Jean-Luc Addor, SVP-VS, spricht zur Grossen Kammer an der Sommersession der Eidgenoessischen Raete, am Mittwoch, 31. Mai 2023 im Nationalrat in Bern.
Er wollte eine direkte Vertretung der Auslandschweizer:innen im Nationalrat: SVP Nationalrat Jean-Luc Addor. KEYSTONE/© KEYSTONE / ALESSANDRO DELLA VALLE

Der Nationalrat hat einen Vorstoss zur Schaffung eines Wahlkreises für Auslandschweizer:innen abgelehnt. Die Idee, die auch von der Auslandschweizer-Organisation vertreten wird, fand bisher keine politische Mehrheit.

Die Idee, für die kommenden Nationalratswahlen einen für Auslandschweizer reservierten Wahlkreis zu schaffen, ist dem Parlament nicht attraktiv genug. Der Nationalrat hat Anfang Woche mit 30 zu 152 Stimmen einen entsprechenden Vorschlag  von Nationalrat Jean-Luc AddorExterner Link von der rechtskonservativen Schweizerischen Volkspartei abgelehnt.

Auch der Bundesrat war gegen den Vorschlag. Die Landesregierung betonte, dass diese Idee eine Verfassungsänderung erfordern würde. Ausserdem würde es die Bindung der im Ausland lebenden Personen an ihren Heimatkanton sowie ihre politischen Rechte auf kantonaler Ebene in Frage stellen. Für Jean-Luc Addor ist dies aber nicht der eigentliche Grund für die Vorbehalte im Parlament, wie er nachfolgend im Interview erklärt.

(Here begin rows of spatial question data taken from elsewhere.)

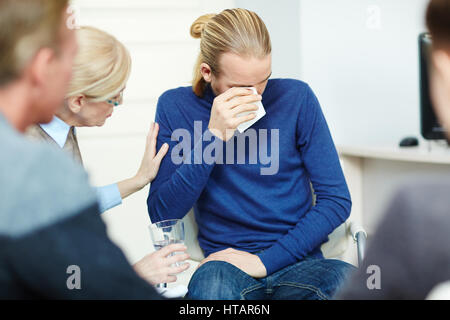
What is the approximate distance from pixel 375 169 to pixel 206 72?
4.10 feet

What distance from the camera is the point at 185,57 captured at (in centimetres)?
270

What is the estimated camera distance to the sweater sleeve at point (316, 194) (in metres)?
1.38

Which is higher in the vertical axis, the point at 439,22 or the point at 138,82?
the point at 439,22

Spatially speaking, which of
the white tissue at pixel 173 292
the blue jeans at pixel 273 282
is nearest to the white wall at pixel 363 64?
the blue jeans at pixel 273 282

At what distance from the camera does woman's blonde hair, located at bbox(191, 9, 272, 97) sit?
53.9 inches

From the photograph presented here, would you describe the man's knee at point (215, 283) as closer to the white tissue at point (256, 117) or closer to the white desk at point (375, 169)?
the white tissue at point (256, 117)

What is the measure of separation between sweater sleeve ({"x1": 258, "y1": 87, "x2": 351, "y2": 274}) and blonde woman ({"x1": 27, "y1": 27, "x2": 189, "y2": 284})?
34 centimetres

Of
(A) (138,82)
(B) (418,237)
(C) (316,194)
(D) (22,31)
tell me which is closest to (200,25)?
(C) (316,194)

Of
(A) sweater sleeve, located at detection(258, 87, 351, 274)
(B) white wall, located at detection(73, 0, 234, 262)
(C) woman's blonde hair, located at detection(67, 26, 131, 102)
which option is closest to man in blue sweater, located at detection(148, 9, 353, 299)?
(A) sweater sleeve, located at detection(258, 87, 351, 274)

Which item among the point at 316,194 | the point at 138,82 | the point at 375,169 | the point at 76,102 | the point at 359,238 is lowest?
the point at 375,169

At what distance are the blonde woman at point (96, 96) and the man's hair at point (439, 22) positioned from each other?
716 millimetres

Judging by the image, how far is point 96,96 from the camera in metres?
1.22

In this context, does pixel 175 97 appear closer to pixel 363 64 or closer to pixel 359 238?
pixel 359 238
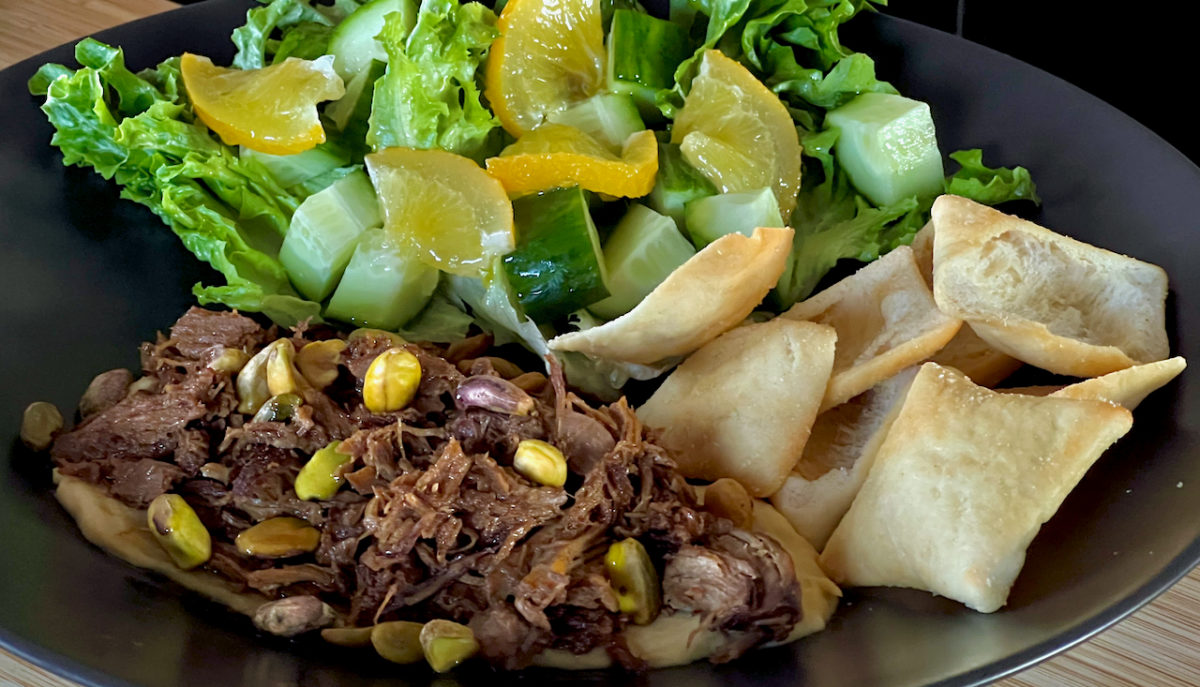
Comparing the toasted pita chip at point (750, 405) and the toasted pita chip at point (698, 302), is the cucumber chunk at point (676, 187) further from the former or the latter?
the toasted pita chip at point (750, 405)

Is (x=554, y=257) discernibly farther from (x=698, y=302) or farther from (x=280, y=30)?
(x=280, y=30)

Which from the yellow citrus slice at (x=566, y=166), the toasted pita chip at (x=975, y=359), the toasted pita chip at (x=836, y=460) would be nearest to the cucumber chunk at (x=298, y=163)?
the yellow citrus slice at (x=566, y=166)

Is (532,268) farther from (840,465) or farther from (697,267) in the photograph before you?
(840,465)

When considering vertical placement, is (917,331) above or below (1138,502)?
above

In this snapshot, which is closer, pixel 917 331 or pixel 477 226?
pixel 917 331

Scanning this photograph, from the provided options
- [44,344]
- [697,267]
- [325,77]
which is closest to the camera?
[697,267]

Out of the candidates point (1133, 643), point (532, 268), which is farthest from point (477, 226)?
point (1133, 643)

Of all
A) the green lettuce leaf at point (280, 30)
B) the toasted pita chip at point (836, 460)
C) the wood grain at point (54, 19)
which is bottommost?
the toasted pita chip at point (836, 460)
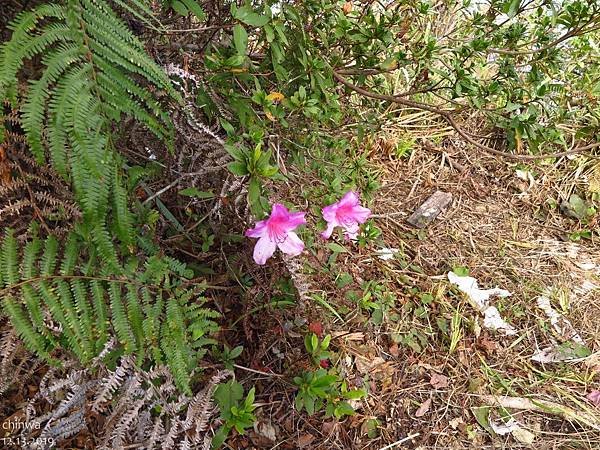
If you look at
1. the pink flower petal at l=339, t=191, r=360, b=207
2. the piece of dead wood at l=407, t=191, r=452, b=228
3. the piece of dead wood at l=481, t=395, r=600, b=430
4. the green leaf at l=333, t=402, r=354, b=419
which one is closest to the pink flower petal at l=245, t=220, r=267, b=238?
the pink flower petal at l=339, t=191, r=360, b=207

swissinfo.ch: Ihre Motion wurde abgelehnt. Sind die Parlamentarier:innen nicht bereit, für die Auslandschweizer:innen die Verfassung zu ändern?

Jean-Luc Addor: Die Verfassung nicht ändern zu wollen, das ist ein formalistisches Argument. Wenn man etwas nicht tun will, findet man alle möglichen Argumente. Der wahre Grund, der einige Kollegen dazu gebracht hat, diesen Vorschlag abzulehnen, liegt woanders. Wenn man einen Wahlkreis für Auslandschweizer:innen schafft, haben sie Anspruch auf Sitze im Parlament. Einige Parlamentarier:innen befürchten daher, sie könnten ihren Platz an Vertreter der Diaspora verlieren.

Ich habe meinen Kolleg:innen, die um ihren Platz fürchten, ein Beispiel genannt: Bei der Gründung des Kantons Jura wurden zwei Sitze für die Sitzungen der Bundesversammlung hinzugefügt. Warum sollte man die Zahl der Mitglieder des Nationalrats nicht erhöhen, um den Auslandschweizern einen kleinen Platz zu geben?

Mehr als 800’000 Schweizerinnen und Schweizer leben im Ausland. Dies entspricht fast 10% der Wohnbevölkerung. 227’000 von ihnen sind in den Stimmregistern eingetragen und möchten ihre politischen Rechte in der Heimat ausüben. Einem Auslandschweizer [dem Sozialdemokraten Tim Guldimann] war es 2015 gelungen, in den Nationalrat gewählt zu werden, dem er auch kurz angehörte. In der übrigen Zeit sind diese Personen jedoch so gut wie nie im Parlament vertreten.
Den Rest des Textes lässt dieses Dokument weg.